■ Work instructions
Reproduce the entries below from the line containing "What is the length" through the end of the entries, both ends included, with the requests kept intact. Multiply every distance value in the answers by 0.85 and round each result to its original number of decimal places, with halves rounded up.

Entries excerpted from a collection
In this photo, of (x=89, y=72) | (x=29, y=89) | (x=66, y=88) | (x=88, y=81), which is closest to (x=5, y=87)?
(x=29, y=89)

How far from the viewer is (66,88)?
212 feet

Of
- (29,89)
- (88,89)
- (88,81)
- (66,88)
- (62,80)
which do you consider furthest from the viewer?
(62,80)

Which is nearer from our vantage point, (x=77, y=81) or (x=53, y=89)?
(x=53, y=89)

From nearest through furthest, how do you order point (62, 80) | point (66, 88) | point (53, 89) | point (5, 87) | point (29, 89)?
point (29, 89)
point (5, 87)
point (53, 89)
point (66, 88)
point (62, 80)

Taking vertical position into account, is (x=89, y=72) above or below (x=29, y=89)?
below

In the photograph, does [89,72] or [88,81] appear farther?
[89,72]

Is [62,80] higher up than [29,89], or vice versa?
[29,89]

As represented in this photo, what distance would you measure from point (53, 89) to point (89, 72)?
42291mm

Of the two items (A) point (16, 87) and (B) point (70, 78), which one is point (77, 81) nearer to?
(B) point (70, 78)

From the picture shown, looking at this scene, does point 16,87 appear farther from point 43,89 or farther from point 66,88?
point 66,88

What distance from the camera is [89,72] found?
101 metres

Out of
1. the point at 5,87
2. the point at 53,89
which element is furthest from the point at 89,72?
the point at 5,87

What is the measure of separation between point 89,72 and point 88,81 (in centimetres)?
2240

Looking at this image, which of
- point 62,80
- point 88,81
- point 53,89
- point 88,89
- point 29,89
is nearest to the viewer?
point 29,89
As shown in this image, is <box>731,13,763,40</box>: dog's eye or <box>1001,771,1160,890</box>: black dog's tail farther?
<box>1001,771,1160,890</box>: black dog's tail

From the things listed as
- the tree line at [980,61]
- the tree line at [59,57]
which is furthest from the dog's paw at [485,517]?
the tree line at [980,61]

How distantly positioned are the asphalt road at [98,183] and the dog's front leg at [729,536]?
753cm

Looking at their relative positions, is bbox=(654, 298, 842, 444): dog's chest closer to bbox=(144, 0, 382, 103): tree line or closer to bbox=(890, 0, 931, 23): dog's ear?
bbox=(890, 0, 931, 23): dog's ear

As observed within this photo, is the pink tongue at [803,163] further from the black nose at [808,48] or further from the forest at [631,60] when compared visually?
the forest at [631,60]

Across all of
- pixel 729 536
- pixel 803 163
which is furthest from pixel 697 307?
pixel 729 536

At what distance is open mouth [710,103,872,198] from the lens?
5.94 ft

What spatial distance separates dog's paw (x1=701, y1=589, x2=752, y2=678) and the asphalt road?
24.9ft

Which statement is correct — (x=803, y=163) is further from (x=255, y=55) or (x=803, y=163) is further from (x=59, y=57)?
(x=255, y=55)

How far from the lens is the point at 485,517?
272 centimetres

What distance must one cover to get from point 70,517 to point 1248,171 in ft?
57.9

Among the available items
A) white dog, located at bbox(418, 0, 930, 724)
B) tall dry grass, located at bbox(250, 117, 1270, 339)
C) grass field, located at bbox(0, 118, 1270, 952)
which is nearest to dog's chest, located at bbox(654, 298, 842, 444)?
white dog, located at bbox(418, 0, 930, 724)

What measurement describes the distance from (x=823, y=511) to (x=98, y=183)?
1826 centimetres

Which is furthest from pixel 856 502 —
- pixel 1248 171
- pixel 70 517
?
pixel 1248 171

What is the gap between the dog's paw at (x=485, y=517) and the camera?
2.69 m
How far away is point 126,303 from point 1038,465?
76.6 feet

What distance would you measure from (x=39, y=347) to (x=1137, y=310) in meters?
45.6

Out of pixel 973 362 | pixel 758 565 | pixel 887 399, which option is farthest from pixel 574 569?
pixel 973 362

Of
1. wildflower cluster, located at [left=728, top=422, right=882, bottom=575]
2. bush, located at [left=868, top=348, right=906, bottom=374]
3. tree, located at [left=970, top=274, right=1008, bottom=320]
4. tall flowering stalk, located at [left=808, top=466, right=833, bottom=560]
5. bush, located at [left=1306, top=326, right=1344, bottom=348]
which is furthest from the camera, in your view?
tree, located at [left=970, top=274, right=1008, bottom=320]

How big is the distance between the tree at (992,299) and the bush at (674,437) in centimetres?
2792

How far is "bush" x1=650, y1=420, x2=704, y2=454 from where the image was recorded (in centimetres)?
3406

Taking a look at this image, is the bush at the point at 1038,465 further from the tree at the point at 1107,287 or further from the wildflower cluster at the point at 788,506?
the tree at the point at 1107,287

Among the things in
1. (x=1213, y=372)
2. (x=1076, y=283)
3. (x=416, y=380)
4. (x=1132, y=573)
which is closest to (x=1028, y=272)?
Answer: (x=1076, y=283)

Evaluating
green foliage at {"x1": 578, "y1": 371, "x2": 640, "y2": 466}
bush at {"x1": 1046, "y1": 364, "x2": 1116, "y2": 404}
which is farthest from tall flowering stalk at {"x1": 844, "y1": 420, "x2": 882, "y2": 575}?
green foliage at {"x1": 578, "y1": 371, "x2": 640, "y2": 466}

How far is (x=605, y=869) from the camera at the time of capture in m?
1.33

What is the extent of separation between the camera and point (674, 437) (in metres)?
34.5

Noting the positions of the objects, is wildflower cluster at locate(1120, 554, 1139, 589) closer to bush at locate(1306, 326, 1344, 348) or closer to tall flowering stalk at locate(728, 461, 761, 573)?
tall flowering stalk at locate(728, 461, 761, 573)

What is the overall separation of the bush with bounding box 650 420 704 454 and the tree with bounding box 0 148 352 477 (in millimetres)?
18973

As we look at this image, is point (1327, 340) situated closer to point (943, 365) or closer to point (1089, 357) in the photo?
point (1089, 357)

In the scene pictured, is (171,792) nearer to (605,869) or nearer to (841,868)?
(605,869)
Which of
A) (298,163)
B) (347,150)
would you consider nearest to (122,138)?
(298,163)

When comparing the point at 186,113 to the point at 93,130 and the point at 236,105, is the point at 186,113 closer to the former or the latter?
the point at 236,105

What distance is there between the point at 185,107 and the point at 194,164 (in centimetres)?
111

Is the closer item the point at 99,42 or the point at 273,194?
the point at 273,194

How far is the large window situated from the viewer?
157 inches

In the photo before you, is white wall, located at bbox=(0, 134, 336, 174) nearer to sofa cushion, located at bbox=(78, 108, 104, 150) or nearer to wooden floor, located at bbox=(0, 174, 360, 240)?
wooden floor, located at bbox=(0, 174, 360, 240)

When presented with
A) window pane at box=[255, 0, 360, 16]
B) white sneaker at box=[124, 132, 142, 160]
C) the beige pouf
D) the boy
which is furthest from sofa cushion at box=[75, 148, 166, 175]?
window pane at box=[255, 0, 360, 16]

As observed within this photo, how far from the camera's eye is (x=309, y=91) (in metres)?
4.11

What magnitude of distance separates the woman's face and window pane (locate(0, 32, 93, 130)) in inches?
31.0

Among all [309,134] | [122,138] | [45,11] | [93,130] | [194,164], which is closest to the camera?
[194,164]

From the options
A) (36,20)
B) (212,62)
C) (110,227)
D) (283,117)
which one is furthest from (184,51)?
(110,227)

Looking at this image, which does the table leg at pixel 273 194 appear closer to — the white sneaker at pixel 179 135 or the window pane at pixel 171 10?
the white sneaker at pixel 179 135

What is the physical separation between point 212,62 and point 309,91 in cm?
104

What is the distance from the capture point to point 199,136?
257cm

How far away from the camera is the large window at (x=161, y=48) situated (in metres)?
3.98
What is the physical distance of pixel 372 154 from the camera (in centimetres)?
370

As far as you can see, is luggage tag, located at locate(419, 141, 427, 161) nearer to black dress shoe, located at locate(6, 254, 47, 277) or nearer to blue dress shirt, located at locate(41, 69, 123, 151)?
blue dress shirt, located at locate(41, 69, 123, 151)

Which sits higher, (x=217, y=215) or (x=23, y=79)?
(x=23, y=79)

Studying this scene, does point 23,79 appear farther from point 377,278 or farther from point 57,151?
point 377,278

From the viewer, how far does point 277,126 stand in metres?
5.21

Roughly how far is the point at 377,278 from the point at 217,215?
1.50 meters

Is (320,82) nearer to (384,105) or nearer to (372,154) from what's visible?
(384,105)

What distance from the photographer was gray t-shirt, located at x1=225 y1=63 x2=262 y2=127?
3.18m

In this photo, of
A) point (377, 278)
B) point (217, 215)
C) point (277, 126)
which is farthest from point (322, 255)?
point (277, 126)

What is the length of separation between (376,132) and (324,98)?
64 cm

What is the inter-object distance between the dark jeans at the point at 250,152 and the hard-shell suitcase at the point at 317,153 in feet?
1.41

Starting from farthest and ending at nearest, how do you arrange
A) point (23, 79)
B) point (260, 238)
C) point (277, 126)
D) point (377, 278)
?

■ Answer to this task
What is the length of separation between (376,132) and (324,98)?
54 cm

What is the inter-object distance between the dark jeans at the point at 250,152 and the hard-shell suitcase at the point at 317,153 in feet?
1.20

Starting from farthest and ending at nearest, how do you arrange
A) point (23, 79)
B) point (260, 238)
C) point (277, 126)
D) point (377, 278)
?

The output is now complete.